Monday, February 29, 2016

2015 Winter Sun Fix

Our home base on the Olympic Peninsula is unique to western Washington; it has a very little rain with an annual average of 16 inches. (Although, this year was record-breaking with rain.)  However, very little rain does not mean we have endless sunny days in the winter.  The three-month period of mid-November through mid-February can be dreary.  If we can travel to a warm location for a few weeks during this time, we do!

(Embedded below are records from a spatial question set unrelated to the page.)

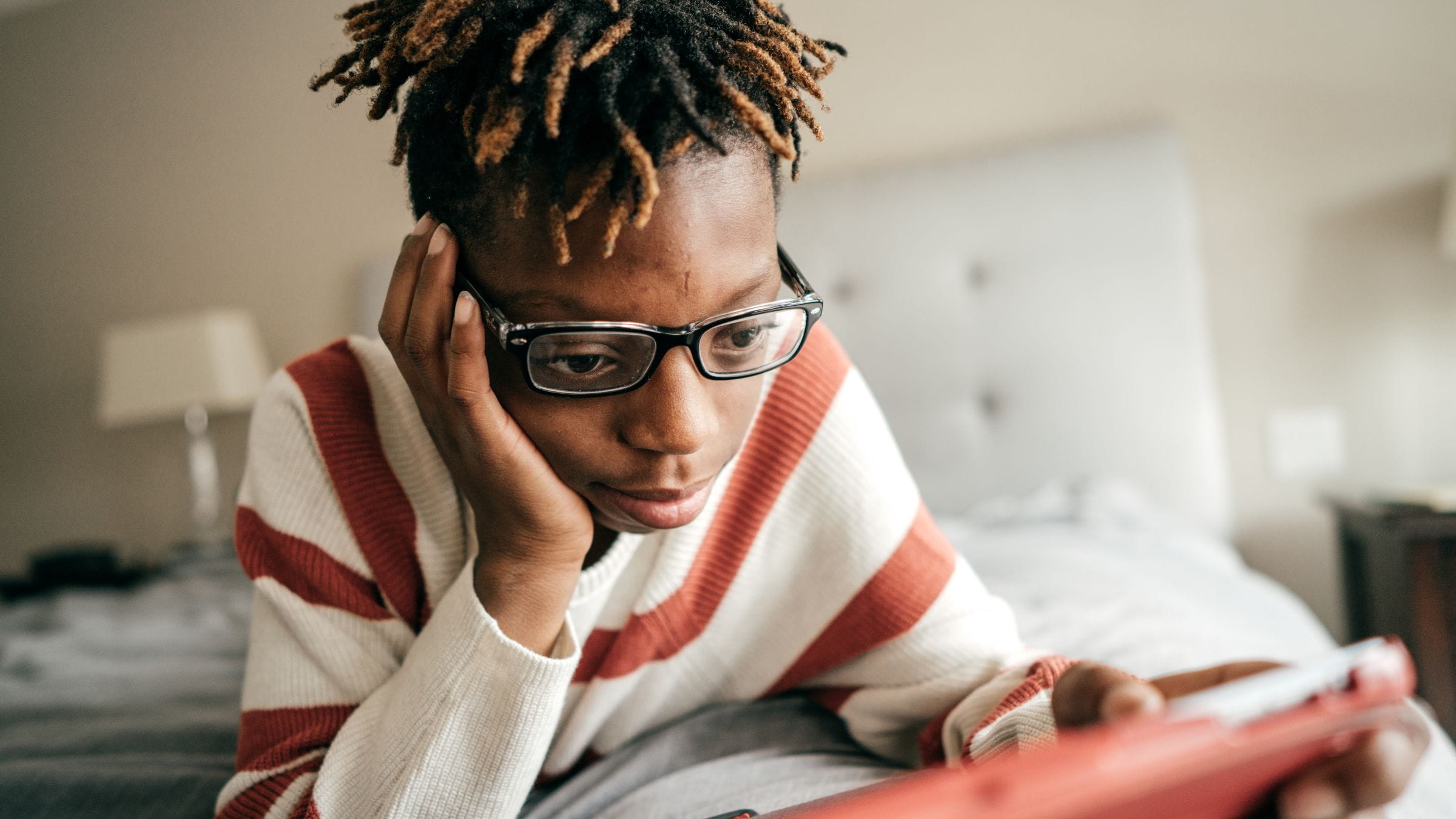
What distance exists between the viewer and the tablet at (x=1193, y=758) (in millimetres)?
291

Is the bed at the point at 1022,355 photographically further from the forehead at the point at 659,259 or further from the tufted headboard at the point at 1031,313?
the forehead at the point at 659,259

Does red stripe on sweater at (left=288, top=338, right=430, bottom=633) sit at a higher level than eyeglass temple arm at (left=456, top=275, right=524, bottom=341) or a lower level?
lower

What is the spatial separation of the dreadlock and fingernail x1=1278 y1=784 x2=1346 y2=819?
0.43 metres

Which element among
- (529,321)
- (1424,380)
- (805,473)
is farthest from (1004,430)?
(529,321)

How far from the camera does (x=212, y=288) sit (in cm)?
294

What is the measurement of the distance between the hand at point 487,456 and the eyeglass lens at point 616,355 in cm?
5

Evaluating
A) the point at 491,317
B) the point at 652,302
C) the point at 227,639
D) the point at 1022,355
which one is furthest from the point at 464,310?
the point at 1022,355

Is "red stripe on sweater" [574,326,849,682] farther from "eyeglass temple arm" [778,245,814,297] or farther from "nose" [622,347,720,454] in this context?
"nose" [622,347,720,454]

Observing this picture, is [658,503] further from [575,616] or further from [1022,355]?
[1022,355]

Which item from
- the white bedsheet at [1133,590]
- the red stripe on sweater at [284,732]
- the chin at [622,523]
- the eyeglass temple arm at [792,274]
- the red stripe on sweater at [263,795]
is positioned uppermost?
the eyeglass temple arm at [792,274]

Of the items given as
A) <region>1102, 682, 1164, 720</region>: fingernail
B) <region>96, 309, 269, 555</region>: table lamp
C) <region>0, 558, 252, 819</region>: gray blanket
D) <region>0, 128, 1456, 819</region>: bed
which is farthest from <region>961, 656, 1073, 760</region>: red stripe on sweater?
<region>96, 309, 269, 555</region>: table lamp

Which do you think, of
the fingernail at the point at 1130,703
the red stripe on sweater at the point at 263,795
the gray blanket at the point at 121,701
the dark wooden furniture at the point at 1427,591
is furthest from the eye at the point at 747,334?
the dark wooden furniture at the point at 1427,591

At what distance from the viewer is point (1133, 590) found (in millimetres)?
1171

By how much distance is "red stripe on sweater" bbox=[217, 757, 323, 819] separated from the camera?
674mm
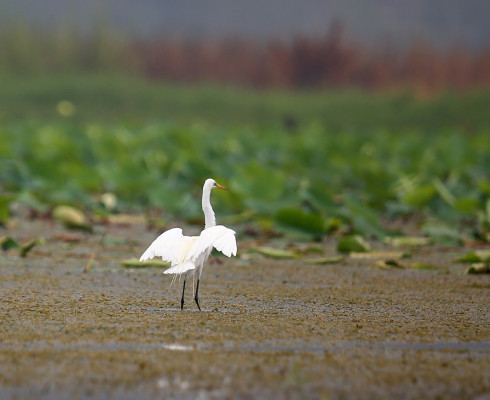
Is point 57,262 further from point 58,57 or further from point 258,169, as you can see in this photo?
point 58,57

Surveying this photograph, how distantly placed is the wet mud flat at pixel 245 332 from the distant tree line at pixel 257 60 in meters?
11.3

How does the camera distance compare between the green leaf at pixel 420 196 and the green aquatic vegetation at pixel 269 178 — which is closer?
the green aquatic vegetation at pixel 269 178

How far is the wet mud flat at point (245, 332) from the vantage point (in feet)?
7.34

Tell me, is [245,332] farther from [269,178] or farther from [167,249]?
[269,178]

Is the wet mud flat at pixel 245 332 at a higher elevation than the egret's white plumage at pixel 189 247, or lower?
lower

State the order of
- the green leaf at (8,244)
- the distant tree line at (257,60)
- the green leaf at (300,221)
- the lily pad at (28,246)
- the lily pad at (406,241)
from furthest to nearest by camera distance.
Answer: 1. the distant tree line at (257,60)
2. the lily pad at (406,241)
3. the green leaf at (300,221)
4. the green leaf at (8,244)
5. the lily pad at (28,246)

This past December we had an invitation to visit friends, Tom and Kate, in Puerto Vallarta at their timeshare, Costa Sur, on the south side of the city.  We did visit PV 30+ years ago at the beginning of their tourist explosion in the early 1980s.  In our 20s and not much money to spend on a vacation, we took advantage of an economic downturn in Mexico in 1982, the peso was devalued and Puerto Vallarta became a bargain destination for us and the friends traveling with us.  Really, really good time.

And it was fun to go there again in 2015.  Tom and Kate have been wintering in PV for 15 years, we were able to take advantage of their local knowledge of the best shops, restaurants/bars, and attractions.  The timeshare/hotel has nice pool area and well-stocked bar plus a protected little beach to find seashells--nice way to spend the warm, tropical day.  But, by far, this time around, it was the restaurants we enjoyed most (of course 30 years ago, it was all about the bars!--see photo above right).  Some restaurants we visited were upscale with stunning ocean views, others quirky, and a few with quaint little flowered courtyards--the food was all fresh, prepared perfectly, and priced beyond reasonable.  I ordered the shrimp over and over again.

With temperatures in the mid-80 degrees and cloudless days, we got our sun fix.

Tuesday, February 2, 2016


Our trip last summer to Scotland left an impression in several ways.  At the top of that list was the pride of the Scottish people in their re-telling history and carrying on traditions.  One of my favorite traditions is the Ceilidh (pronounced kay’lee).  A traditional Gaelic social gathering, which usually involves playing Gaelic folk music and dancing.  We had a taste of it one evening with the visit of several young musicians sharing the traditional music true to its roots and with a modern twist.  Along the Caledonia Canal as we passed small villages you would see banners advertising the upcoming weekend Ceilidh.

“On long, dark winter nights it is still the custom in small villages for friends to collect in a house and hold what they call a “ceilidh”. Young and old are entertained by the reciters of old poems and legendary stories which deal with ancient beliefs, the doings of traditional heroes and heroines, and so on. Some sing old and new songs set to old music or new music composed in the manner of the old.”
Mackenzie, Donald A., Wonder tales from Scottish myth and legend, 1917

Our tour guide, Paul, described a recent birthday party for his nephew.  Attended by young teenagers and parents, the gathering started with rap and hip-hop music to the dismay of all the adults.  But, the parents figured it was the kids’ party and they would support whatever they wanted; although Paul had made up his mind to make a short evening.   Without any prompting about 30 minutes in, the kids pulled out an assortment of fiddles, accordions, drums and guitars and began playing the traditional Scottish tunes.  Everyone joined in with the singing and dancing.  The party became an spontaneous Ceilidh and no one left until dawn.